Automated pipelines

Data analysis pipelines

As discussed earlier, typical ML project can be structured as a series of steps. We thus come back to the example from Building Machine Learning Pipelines:

Coming from a DevOps background, this view suits us and we can quickly see the relation.

Indeed, automating this process is the last piece in the puzzle for MLOps. To achieve this, we need to go from simple jupyter notebooks into tools/scripts that perform the individual steps. Once this is node, we can automate the process (instead of relying on a complicated Readme).

An example would be:

Data validation reads a data file and outputs a Markdown report
The data pre-processing step reads a json file and outputs a csv file ready for the model training
etc.

Directed Acyclic Graphs

A popular way to represent those pipelines is in the form of a Directed Acyclic Graph (DAG).

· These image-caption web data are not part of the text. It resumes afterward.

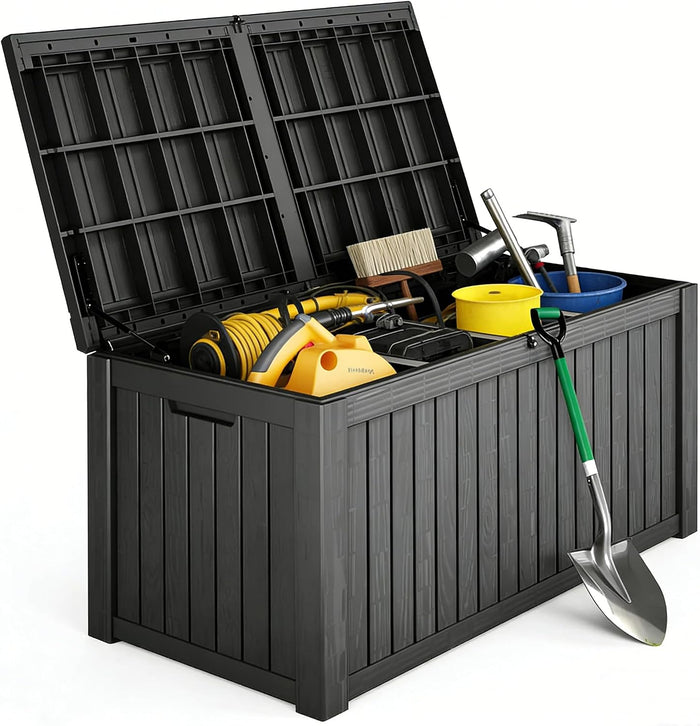 Outdoor Storage Box 185GAL Waterproof Resin Deck Box,Pool Accessories Supplies๏ผUV-Resistant Lockable Package Delivery Bin for Garden Tools,Large Patio Outside Cushions,Chest,Furniture,Black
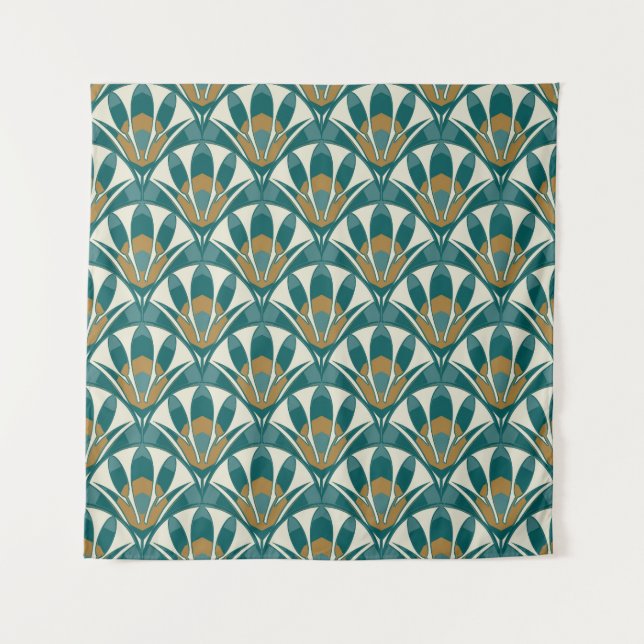 Tapiz Art deco seamless abstract floral pattern. Decor e (Anverso)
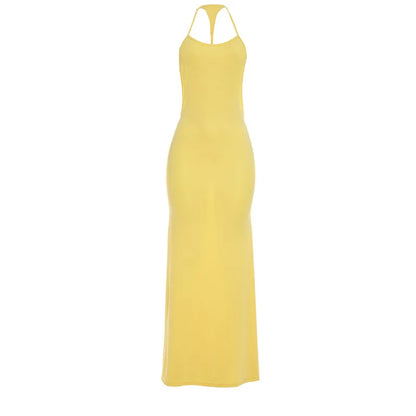 Robe sirène femme jaune à dos nu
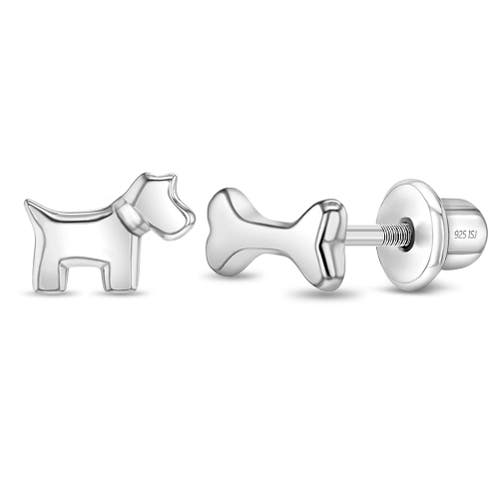 In Season Jewelry Tiny Dog and Bone Earrings in Silver at Nordstrom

Each step of the pipeline is represented as a node, with its inputs and outputs. The inputs and outputs can be shared and reused between different processing steps, as long as no loop is created. Once defined, the DAG can specify the whole process on how to go from the raw data to the final model and different reports. The file(s) defining this DAG can thus be versioned and reproduced. To do this, various tools exist to define and execute those pipelines, either locally or in the cloud.

DVC

One of those tools is DVC (which we saw previously for the data versioning). It allows to create pipelines through yaml files, defining the different processing steps and their respective inputs and outputs. The definition of the pipeline is stored in a file called dvc.yaml inside an existing DVC project.

stages:
  prepare:
    cmd: python prepare.py data/raw.csv flt.csv
    deps:
      - prepare.py
      - data/raw.csv
    outs:
      - flt.csv
  train:
    cmd: python train.py flt.csv mdl.pt
    deps:
      - train.py
      - flt.csv
    outs:
      - mdl.pt

This yaml file corresponds to the following DAG:

Once the dvc.yaml file is created, we can execute it (and reproduce it) with:

dvc repro

As DVC automatically versions the data (input and output) of each step, only the required pipeline steps are executed when the command runs. Typically, if the data and pre-processing code does not change, only the train part of the pipeline will be executed.

Of course, pipelines can become much more complex. Here is an example of a multi-model pipeline executed nightly on a big project:

One of the outputs in this example pipeline are markdown reports, comparing the different models.